Give the lines below as a JSON list of strings, one string per line, with blank lines left out. Omit the pictures from your answer.

Questions about pictured scenes:
* * * * * * * * *

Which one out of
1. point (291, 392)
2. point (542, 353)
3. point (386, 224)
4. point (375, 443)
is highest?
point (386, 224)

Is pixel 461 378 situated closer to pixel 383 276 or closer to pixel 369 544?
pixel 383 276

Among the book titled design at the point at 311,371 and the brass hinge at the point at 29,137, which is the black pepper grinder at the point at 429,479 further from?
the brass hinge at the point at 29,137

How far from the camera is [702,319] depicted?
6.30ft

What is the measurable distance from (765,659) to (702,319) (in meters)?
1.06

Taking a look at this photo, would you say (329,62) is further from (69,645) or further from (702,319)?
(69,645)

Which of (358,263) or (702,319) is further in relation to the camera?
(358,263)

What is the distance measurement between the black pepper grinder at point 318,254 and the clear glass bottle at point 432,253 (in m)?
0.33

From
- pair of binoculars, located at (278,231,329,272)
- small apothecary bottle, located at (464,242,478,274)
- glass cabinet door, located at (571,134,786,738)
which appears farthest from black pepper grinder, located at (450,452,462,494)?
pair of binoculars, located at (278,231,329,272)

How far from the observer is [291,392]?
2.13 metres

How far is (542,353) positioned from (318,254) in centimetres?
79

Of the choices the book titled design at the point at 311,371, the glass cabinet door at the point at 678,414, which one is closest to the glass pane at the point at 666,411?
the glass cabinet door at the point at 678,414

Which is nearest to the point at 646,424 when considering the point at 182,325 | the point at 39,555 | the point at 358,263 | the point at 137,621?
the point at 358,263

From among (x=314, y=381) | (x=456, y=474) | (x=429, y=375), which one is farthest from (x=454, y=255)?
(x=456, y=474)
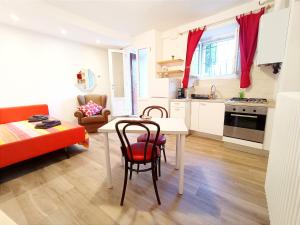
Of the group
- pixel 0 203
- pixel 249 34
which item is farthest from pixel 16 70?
pixel 249 34

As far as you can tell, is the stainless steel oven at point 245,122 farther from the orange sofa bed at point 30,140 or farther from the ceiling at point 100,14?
the orange sofa bed at point 30,140

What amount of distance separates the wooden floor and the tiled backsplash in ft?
4.03

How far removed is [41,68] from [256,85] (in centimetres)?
492

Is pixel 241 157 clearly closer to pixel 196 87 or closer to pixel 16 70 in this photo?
pixel 196 87

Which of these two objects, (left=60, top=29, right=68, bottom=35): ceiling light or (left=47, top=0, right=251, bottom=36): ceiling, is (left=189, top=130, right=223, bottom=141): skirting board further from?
(left=60, top=29, right=68, bottom=35): ceiling light

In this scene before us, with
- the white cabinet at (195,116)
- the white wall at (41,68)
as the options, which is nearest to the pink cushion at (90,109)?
the white wall at (41,68)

* * * * * * * * *

### REPLY TO THE TASK
[
  "Which one out of",
  "1. point (291, 392)",
  "2. point (542, 353)",
  "3. point (386, 224)",
  "4. point (375, 443)",
  "is highest?",
  "point (386, 224)",
  "Is pixel 461 378 situated closer to pixel 383 276 or closer to pixel 369 544?",
  "pixel 383 276",
  "Among the book titled design at the point at 311,371 and the brass hinge at the point at 29,137, which is the black pepper grinder at the point at 429,479 further from?",
  "the brass hinge at the point at 29,137",
  "How far from the camera is [702,319] depicted?",
  "6.30ft",
  "What is the measurable distance from (765,659) to (702,319) (in meters)?",
  "1.06",
  "Taking a look at this photo, would you say (329,62) is further from (69,645) or further from (702,319)?",
  "(69,645)",
  "Which of (358,263) or (702,319) is further in relation to the camera?",
  "(358,263)",
  "What is the distance measurement between the black pepper grinder at point 318,254 and the clear glass bottle at point 432,253 (in m)?",
  "0.33",
  "From",
  "- pair of binoculars, located at (278,231,329,272)",
  "- small apothecary bottle, located at (464,242,478,274)",
  "- glass cabinet door, located at (571,134,786,738)",
  "which appears farthest from black pepper grinder, located at (450,452,462,494)?",
  "pair of binoculars, located at (278,231,329,272)",
  "How far from the observer is [291,392]?",
  "2.13 metres",
  "How far is (542,353) positioned from (318,254) in centimetres?",
  "79",
  "Of the choices the book titled design at the point at 311,371, the glass cabinet door at the point at 678,414, which one is closest to the glass pane at the point at 666,411?",
  "the glass cabinet door at the point at 678,414",
  "Which is nearest to the point at 646,424 when considering the point at 182,325 | the point at 39,555 | the point at 358,263 | the point at 137,621?",
  "the point at 358,263",
  "From among (x=314, y=381) | (x=456, y=474) | (x=429, y=375), which one is farthest from (x=454, y=255)?",
  "(x=456, y=474)",
  "Of the group",
  "- pixel 0 203",
  "- pixel 249 34",
  "which item is farthest from pixel 16 70?",
  "pixel 249 34",
  "As far as you can tell, is the stainless steel oven at point 245,122 farther from the orange sofa bed at point 30,140 or farther from the ceiling at point 100,14?",
  "the orange sofa bed at point 30,140",
  "What amount of distance separates the wooden floor and the tiled backsplash in ft?",
  "4.03",
  "How far removed is [41,68] from [256,85] (in centimetres)?",
  "492",
  "Is pixel 241 157 clearly closer to pixel 196 87 or closer to pixel 16 70 in this photo?",
  "pixel 196 87",
  "Which of these two objects, (left=60, top=29, right=68, bottom=35): ceiling light or (left=47, top=0, right=251, bottom=36): ceiling, is (left=189, top=130, right=223, bottom=141): skirting board further from?",
  "(left=60, top=29, right=68, bottom=35): ceiling light",
  "In this scene before us, with",
  "- the white cabinet at (195,116)",
  "- the white wall at (41,68)",
  "as the options, which is nearest to the pink cushion at (90,109)?",
  "the white wall at (41,68)"
]